Unter den Praktiken autoritärer Regime und der systematischen Verfolgung einer Gesellschaft wird die Revolution gegen diese Praktiken und Regime zu einer Wirklichkeit, die diese Gesellschaft erreichen muss.

Diese Wahrheit erkennen wir deutlich in der Geschichte des kurdischen Volkes. Seit alters her kämpft das kurdische Volk gegen die Besatzung und den Kolonialismus, denen die Geografie Kurdistans durch vier Nationalstaaten ausgesetzt ist. Um seine tief verwurzelte kulturelle und historische Identität zu bewahren und sich der repressiven Politik dieser Regime nicht zu unterwerfen, hat das kurdische Volk viele Opfer gebracht.

Andererseits sehen wir, dass die Revolution Kurdistans nicht bloß eine Revolution der Kurden oder allein Kurdistans ist. Sie ist die Revolution der Araber, Türken, Perser, Assyrer sowie der verschiedenen ethnischen Gruppen und Minderheiten, die in dieser Geografie leben. Sie ist die Revolution des freien Menschen gegen Kolonialismus und reaktionäre Kräfte; sie ist eine Revolution zur Wiederbelebung der Geschichte und Kultur des Nahen Ostens und aller gesellschaftlichen Grundlagen und Werte dieser Gemeinschaften.

Viele revolutionäre internationalistische Persönlichkeiten nahmen an der Revolution Kurdistans teil. Einige spielten in dieser Revolution wichtige Rollen und schrieben den Namen des Internationalismus mit goldenen Buchstaben in die Seiten der Geschichte. Hier können wir viele Namen nennen, darunter Haki Karer, Kemal Pir, Rojbin Arab, Qadir Usta, Uta Alman und Ronahi Alman. Sie betrachteten die Befreiungsrevolution Kurdistans als ihre eigene Revolution und glaubten, dass der Kampf des kurdischen Volkes gegen Unterdrückung und Kolonialismus der Kampf aller Völker und Gemeinschaften des Nahen Ostens und der Welt sei. Unter diesen herausragenden revolutionären Persönlichkeiten gedenken wir auch „Anter Muhammad Hamid“, dessen Deckname „Kendal Arab“ lautete.

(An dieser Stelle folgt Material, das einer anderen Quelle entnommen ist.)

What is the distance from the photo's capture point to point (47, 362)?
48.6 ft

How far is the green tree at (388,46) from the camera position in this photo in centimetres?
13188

Genosse Kendal Arab wurde 1977 im syrischen Gouvernement Raqqa als Sohn einer kurdischen Mutter und eines arabischen Vaters geboren. Er wuchs in einer patriotischen Familie auf, die an die Brüderlichkeit der Völker und an das Zusammenleben glaubte. Den größten Teil seiner Kindheit verbrachte er in der Stadt Raqqa. Wegen der schwierigen finanziellen Lage seiner Familie begann er schon früh zu arbeiten, um seinen Vater finanziell zu unterstützen. Genosse Kendal verleugnete seine arabische Identität nicht, sondern war stolz auf sie. Doch dieser Stolz hinderte ihn nicht daran, andere Kulturen und Völker kennenzulernen und zu achten. Im Gegenteil: Seit seiner Kindheit wollte er alle Kulturen kennenlernen, besonders die kurdische Kultur aufgrund der kurdischen Identität seiner Mutter. Er legte großen Wert darauf, die Kurden und die kurdische Frage aus der Nähe kennenzulernen.

Sein großes Interesse an der kurdischen Frage ließ ihn die Wirklichkeit des chauvinistischen Baath-Regimes und seine willkürlichen Praktiken gegen alle syrischen Gemeinschaften, insbesondere gegen die Kurden, besser verstehen. Er erkannte, dass die Politik des Baath-Regimes darauf abzielte, ethnische und konfessionelle Konflikte zu erzeugen, gesellschaftliche Krisen zwischen den syrischen Gemeinschaften hervorzurufen und insbesondere die historische kulturelle Identität des kurdischen Volkes zu leugnen. Als freier Araber lehnte Genosse Kendal diese systematischen Praktiken und die tragische Lage des kurdischen Volkes ab. Im Glauben an die Brüderlichkeit der Völker und ein gemeinsames Schicksal beschloss er, das Denken des Vorsitzenden Apo und die Freiheitsbewegung Kurdistans aus der Nähe kennenzulernen.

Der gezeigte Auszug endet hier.